Amid the news of violence and portent of disaster, Auden watches the quotidian world go on: “Faces along the bar/Cling to their average day:/The lights must never go out,/The music must always play.” And, when the day comes “From the conservative dark/Into the ethical life/The dense commuters come,/Repeating their morning vows;/“I will be true to the wife,/I’ll concentrate more on my work.”

Auden captures the unbearable contradiction between the necessity of going on as usual while being tugged by the urgency of catastrophe elsewhere. The tension is not unlike what many Americans and people around the world feel as Putin unleashes violence on Ukraine.

As a good ironist, the poet acknowledges his limitations — perhaps the limitations of all art — when he confesses “All I have is a voice/To undo the folded lie.” But the poem does have the power to connect us to the moral urgency of a historical moment. Auden’s lines make readers feel part of the bigger whole, a collective sense of the species, even as things seem to be sliding out of control.

Auden found the last line of the penultimate stanza didactic and so redacted it in his later revision, but it remains the most famous line of the poem, a kind of secular spiritual epigram: “We must love one another or die.”

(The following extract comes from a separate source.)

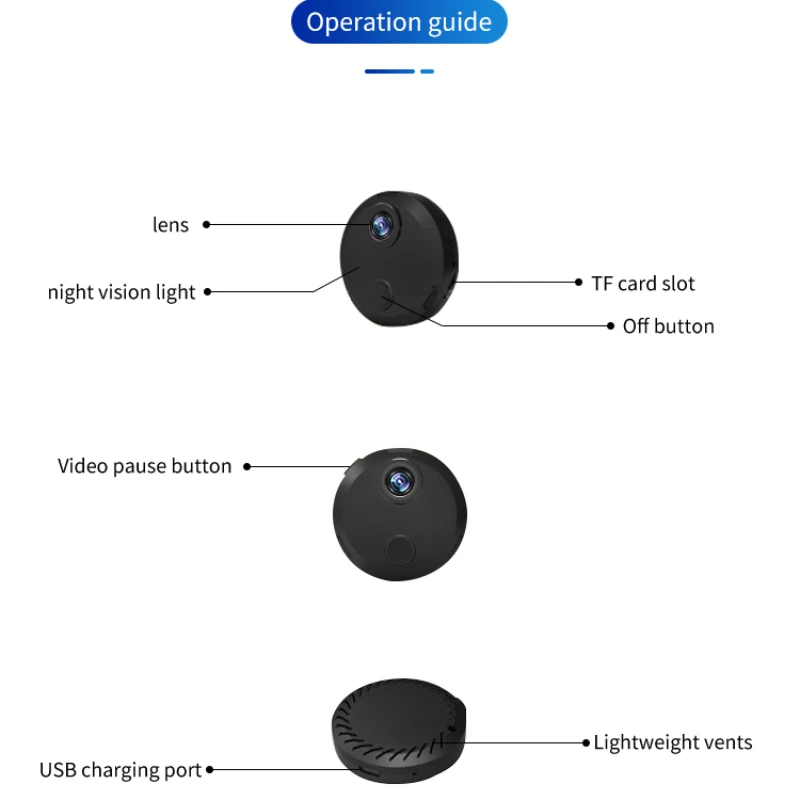 กล้องจิ๋วไร้สาย Wi-Fi 1080P AP ในร่มกล้องขนาดเล็ก IP ควบคุมความปลอดภัยระยะไกลกล้องเฝ้าระวังกลางคืนมือถือ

The poetic elegies that can help us make space for our pandemic grief

The final stanza is an appeal to resistance and the power of human community:

Defenceless under the night

Our world in stupor lies;

Yet, dotted everywhere,

Ironic points of light

Flash out wherever the Just

Exchange their messages:

May I, composed like them

Of Eros and of dust,

Beleaguered by the same

Negation and despair,

Show an affirming flame.

In these past few days, the Ukrainians’ resistance to Putin’s megalomaniacal and criminal acts of aggression has made urgent a question Auden’s poem implicitly asks: Who are we and what are our responsibilities to our fellow humans in times of violence and war? The final image also poses a question: What is an “affirming flame”? If poems, like all literary forms, are what Kenneth Burke called “equipment for living,” then “September 1, 1939,” challenges all of us to find a way to be an affirming flame in the face of the “unmentionable odour of death” that offends our February night.